Required task:
List every line of the records below that contains the word "away".

Listed records:
⟨

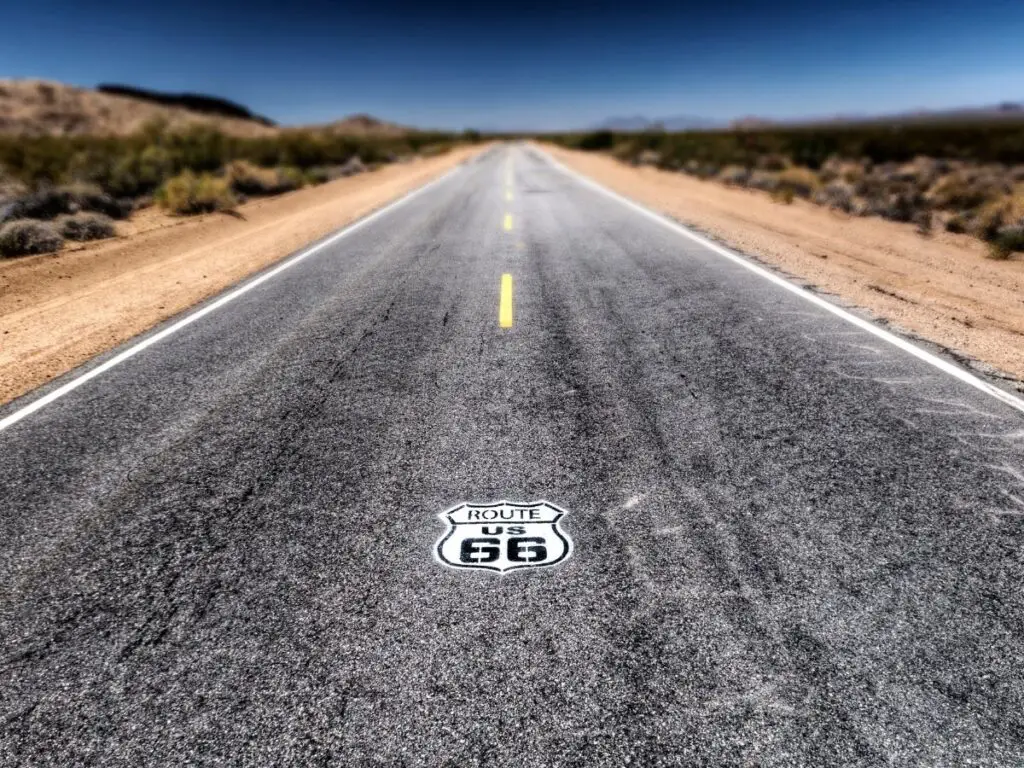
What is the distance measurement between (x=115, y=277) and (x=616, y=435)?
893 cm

⟩
⟨

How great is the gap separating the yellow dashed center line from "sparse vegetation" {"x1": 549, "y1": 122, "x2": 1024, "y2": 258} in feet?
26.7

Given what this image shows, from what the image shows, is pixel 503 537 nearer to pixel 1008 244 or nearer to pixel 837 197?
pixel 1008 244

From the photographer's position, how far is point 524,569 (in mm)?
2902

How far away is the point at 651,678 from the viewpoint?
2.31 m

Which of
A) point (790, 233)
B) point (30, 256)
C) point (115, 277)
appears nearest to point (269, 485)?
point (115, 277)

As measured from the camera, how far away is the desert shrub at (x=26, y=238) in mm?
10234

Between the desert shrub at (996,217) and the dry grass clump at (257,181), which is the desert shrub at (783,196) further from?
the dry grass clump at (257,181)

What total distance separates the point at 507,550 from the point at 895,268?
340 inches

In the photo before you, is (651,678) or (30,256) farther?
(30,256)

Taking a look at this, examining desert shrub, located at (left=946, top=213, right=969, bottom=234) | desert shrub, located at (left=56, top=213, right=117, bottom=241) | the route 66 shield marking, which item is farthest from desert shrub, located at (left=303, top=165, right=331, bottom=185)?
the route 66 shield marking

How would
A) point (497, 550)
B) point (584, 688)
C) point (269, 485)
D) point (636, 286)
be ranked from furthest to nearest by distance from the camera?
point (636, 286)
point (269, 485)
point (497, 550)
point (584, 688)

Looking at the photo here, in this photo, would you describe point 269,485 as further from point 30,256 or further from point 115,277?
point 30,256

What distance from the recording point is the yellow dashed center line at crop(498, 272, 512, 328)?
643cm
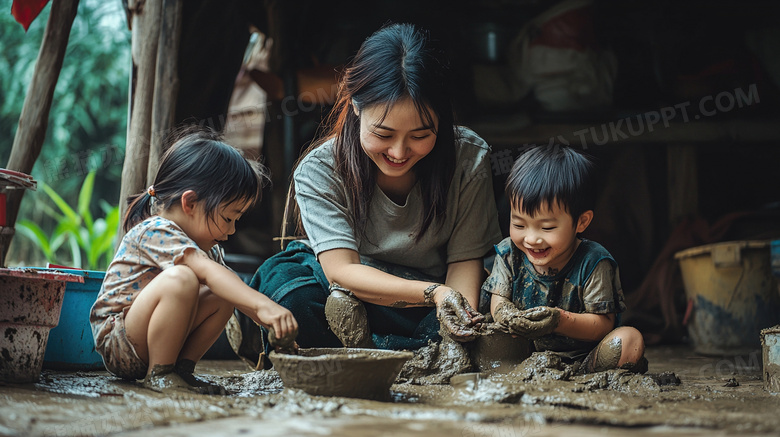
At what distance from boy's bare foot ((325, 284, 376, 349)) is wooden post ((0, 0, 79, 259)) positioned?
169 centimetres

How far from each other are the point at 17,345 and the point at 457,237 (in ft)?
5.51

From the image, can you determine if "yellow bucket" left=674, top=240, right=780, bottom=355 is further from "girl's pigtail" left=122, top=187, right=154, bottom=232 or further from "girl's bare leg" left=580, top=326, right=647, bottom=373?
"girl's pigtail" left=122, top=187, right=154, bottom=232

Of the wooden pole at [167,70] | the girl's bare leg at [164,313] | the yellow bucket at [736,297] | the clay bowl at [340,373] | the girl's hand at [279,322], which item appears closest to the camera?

⟩
⟨

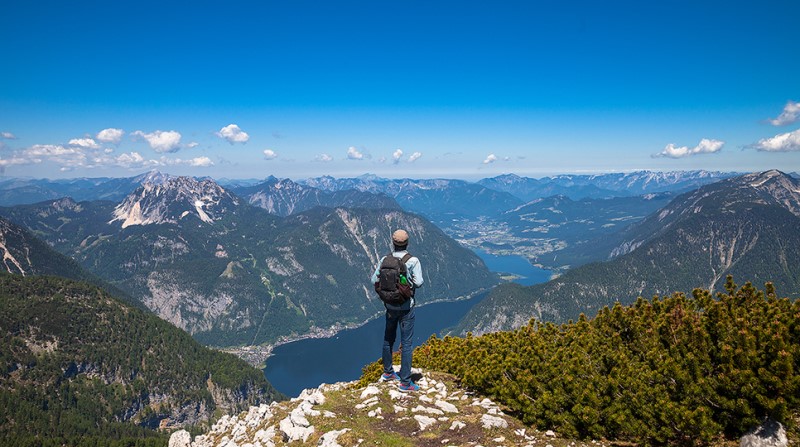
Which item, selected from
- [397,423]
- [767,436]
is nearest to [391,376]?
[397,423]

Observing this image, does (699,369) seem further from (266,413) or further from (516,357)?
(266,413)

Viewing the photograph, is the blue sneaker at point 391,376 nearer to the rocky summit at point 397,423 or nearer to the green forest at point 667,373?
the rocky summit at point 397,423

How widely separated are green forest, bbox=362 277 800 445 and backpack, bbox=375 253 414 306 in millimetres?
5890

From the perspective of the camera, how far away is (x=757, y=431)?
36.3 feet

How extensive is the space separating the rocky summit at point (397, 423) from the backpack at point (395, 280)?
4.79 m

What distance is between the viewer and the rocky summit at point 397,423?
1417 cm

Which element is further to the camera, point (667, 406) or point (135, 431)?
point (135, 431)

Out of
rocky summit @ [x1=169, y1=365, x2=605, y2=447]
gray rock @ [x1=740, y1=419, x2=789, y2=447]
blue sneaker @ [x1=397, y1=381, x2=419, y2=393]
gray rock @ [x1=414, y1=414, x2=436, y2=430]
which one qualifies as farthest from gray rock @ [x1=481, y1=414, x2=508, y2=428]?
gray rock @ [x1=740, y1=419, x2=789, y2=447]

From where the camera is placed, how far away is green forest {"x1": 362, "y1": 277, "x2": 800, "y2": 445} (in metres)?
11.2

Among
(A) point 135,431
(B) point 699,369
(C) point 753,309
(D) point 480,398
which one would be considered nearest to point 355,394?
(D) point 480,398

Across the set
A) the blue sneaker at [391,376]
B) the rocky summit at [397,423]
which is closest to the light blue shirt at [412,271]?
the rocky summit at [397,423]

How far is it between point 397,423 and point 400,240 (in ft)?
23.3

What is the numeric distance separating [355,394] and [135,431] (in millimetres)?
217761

⟩

Exercise answer:
How far away is the point at 651,678 from the viewpoint?
As measured from the camera, how far away is the desert shrub at (x=26, y=238) in mm?
From the perspective of the camera, how far away is (x=757, y=431)?
From where the camera is placed, how far away is green forest {"x1": 362, "y1": 277, "x2": 800, "y2": 445} (in metres)?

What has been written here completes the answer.